#### [EXERCISE DESCRIPTION]
Exactly repeat the line that contains "Based on the photograph", then every line after it up to and including the final line.

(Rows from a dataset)

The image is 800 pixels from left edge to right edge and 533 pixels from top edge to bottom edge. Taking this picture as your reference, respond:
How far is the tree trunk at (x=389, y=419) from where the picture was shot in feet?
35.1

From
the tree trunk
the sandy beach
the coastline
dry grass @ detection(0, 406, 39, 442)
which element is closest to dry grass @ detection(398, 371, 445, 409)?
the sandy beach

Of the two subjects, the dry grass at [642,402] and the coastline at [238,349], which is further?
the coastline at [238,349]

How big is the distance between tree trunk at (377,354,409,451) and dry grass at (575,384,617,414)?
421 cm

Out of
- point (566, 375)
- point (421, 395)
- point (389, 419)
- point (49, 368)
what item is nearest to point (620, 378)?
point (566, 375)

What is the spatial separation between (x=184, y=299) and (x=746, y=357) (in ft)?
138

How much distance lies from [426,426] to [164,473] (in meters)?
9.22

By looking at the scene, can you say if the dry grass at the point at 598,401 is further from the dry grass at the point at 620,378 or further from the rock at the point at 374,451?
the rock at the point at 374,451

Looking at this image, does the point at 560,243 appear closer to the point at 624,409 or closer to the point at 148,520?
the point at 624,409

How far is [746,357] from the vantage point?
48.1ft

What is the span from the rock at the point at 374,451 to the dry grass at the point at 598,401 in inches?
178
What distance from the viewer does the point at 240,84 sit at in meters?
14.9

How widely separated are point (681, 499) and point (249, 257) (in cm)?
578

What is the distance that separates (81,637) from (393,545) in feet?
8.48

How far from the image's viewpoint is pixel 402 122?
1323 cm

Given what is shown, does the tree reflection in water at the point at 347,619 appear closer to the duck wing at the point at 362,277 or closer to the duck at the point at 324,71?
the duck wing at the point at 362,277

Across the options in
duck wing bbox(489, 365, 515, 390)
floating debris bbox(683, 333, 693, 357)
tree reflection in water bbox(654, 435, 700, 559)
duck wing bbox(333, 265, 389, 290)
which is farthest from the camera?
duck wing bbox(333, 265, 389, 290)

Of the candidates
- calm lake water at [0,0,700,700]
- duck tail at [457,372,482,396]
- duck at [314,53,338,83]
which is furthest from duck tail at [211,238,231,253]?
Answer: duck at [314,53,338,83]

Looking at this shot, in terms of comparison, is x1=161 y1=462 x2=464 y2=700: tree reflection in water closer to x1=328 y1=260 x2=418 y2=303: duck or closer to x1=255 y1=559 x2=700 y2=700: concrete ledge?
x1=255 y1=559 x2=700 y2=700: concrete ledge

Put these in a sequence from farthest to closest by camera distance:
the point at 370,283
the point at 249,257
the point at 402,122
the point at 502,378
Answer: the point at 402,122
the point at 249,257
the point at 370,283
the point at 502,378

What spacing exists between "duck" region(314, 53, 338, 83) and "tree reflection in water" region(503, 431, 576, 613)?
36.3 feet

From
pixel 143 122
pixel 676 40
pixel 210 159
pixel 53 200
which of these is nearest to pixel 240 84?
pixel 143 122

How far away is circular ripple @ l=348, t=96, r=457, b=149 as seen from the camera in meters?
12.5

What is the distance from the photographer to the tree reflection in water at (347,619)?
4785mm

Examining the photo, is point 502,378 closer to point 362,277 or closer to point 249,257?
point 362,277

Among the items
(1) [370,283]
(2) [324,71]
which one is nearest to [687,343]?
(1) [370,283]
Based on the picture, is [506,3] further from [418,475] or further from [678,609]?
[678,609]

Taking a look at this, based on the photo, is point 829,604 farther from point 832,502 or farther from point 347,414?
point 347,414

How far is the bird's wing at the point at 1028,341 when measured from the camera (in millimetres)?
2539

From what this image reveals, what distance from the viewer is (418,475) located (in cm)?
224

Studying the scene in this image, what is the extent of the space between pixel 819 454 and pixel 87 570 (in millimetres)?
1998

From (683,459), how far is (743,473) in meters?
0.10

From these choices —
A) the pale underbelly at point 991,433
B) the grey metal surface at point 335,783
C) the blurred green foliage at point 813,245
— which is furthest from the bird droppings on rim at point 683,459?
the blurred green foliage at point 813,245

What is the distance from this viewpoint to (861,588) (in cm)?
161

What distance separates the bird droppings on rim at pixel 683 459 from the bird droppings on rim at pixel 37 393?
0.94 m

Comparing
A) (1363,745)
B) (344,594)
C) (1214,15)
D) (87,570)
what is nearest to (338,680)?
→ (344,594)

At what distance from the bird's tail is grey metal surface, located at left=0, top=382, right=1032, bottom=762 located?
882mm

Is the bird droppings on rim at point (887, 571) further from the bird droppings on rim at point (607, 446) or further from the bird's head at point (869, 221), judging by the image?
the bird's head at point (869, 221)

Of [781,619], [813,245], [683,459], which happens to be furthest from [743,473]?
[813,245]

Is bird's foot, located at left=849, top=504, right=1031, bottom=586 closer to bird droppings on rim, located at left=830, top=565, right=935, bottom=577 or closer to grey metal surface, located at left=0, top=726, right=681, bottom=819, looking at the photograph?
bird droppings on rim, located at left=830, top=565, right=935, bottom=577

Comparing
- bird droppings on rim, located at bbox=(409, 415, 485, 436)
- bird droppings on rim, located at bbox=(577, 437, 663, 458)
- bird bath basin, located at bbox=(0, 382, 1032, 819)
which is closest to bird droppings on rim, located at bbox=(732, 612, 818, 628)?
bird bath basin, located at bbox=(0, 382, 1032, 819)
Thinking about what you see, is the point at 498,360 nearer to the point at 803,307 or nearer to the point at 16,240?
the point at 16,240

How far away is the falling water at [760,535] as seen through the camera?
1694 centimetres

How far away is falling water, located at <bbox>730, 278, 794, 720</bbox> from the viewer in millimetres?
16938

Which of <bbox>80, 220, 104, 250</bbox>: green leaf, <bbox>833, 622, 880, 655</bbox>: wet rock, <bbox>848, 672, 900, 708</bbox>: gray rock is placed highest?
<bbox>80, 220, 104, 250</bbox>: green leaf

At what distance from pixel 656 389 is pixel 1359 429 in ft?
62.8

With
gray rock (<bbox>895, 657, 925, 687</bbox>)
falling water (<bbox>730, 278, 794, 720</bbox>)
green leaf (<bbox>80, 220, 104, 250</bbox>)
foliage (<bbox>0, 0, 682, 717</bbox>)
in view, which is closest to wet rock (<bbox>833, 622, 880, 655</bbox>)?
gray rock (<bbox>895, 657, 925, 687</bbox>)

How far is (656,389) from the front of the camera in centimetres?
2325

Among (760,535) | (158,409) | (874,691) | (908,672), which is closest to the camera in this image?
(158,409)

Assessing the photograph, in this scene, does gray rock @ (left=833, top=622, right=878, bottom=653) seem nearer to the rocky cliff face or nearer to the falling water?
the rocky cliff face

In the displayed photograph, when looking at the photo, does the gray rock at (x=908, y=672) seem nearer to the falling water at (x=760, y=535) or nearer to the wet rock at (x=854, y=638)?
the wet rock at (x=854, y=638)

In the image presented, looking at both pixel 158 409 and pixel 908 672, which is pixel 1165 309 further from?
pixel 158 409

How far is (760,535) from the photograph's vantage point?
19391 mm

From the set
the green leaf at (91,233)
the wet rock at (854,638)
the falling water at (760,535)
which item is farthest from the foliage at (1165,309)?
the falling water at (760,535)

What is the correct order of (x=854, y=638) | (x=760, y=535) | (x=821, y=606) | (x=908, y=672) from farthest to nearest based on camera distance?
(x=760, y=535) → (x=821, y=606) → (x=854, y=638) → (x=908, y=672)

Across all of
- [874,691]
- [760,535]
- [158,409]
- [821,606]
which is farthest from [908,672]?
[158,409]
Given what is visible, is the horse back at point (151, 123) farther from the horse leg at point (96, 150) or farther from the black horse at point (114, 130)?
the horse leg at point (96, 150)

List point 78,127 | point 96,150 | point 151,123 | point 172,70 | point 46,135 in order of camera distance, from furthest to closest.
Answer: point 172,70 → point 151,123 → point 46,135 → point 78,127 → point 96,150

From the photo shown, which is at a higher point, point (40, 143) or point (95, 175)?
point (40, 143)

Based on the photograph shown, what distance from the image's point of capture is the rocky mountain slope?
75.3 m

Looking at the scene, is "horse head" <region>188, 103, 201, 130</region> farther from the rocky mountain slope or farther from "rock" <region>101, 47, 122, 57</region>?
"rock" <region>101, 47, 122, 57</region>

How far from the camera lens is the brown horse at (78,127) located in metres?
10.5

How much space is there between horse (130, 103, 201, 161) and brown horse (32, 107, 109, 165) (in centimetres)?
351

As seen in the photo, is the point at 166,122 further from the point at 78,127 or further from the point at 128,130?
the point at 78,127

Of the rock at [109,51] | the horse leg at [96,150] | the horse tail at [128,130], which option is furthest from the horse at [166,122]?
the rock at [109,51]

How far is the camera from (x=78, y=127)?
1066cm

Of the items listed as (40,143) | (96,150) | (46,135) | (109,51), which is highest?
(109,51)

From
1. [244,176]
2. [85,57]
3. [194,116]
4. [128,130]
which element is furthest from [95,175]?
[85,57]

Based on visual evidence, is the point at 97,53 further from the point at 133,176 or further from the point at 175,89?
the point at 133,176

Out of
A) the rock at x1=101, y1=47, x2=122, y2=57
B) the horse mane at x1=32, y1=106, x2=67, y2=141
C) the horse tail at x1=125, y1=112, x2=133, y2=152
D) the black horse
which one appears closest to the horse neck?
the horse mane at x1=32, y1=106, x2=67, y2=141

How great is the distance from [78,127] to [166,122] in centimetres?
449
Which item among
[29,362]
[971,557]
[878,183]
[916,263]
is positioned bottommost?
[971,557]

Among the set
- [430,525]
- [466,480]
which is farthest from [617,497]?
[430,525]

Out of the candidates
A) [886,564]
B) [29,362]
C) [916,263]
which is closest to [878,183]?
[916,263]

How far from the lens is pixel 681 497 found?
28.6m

#### [RESULT OF THE EXERCISE]
Based on the photograph shown, what distance from the image's point of capture is the rocky mountain slope?
75.3 m

Looking at the scene, is "horse head" <region>188, 103, 201, 130</region> farther from the rocky mountain slope or farther from "rock" <region>101, 47, 122, 57</region>?
"rock" <region>101, 47, 122, 57</region>

How far from the camera lens is the brown horse at (78,127) located in metres?
10.5

How much space is there between horse (130, 103, 201, 161) and brown horse (32, 107, 109, 165) (in centimetres)?
351

As seen in the photo, is the point at 166,122 further from the point at 78,127 or further from the point at 128,130?
the point at 78,127

Of the rock at [109,51] | the horse leg at [96,150] | the horse tail at [128,130], which option is furthest from the horse at [166,122]?
the rock at [109,51]

How far is the camera from (x=78, y=127)?
1066cm

Of the items listed as (40,143) | (96,150) | (46,135) | (109,51), which is highest?
(109,51)

From
1. [244,176]
2. [85,57]
3. [194,116]
4. [128,130]
which element is furthest from [95,175]?
[85,57]

Based on visual evidence, is the point at 97,53 further from the point at 133,176 or further from the point at 175,89?
the point at 133,176

Out of
A) the rock at x1=101, y1=47, x2=122, y2=57
B) the horse mane at x1=32, y1=106, x2=67, y2=141
C) the horse tail at x1=125, y1=112, x2=133, y2=152
D) the black horse
which one appears closest to the horse neck?
the horse mane at x1=32, y1=106, x2=67, y2=141

How great is the distance from [78,127] to [166,122] in centimetres?
449
Which item among
[29,362]
[971,557]
[878,183]
[916,263]
is positioned bottommost?
[971,557]

Among the set
- [430,525]
- [466,480]
which is farthest from [617,497]?
[430,525]

Out of the candidates
A) [886,564]
B) [29,362]
C) [916,263]
which is closest to [878,183]?
[916,263]

How far from the lens is pixel 681 497 found?
28.6m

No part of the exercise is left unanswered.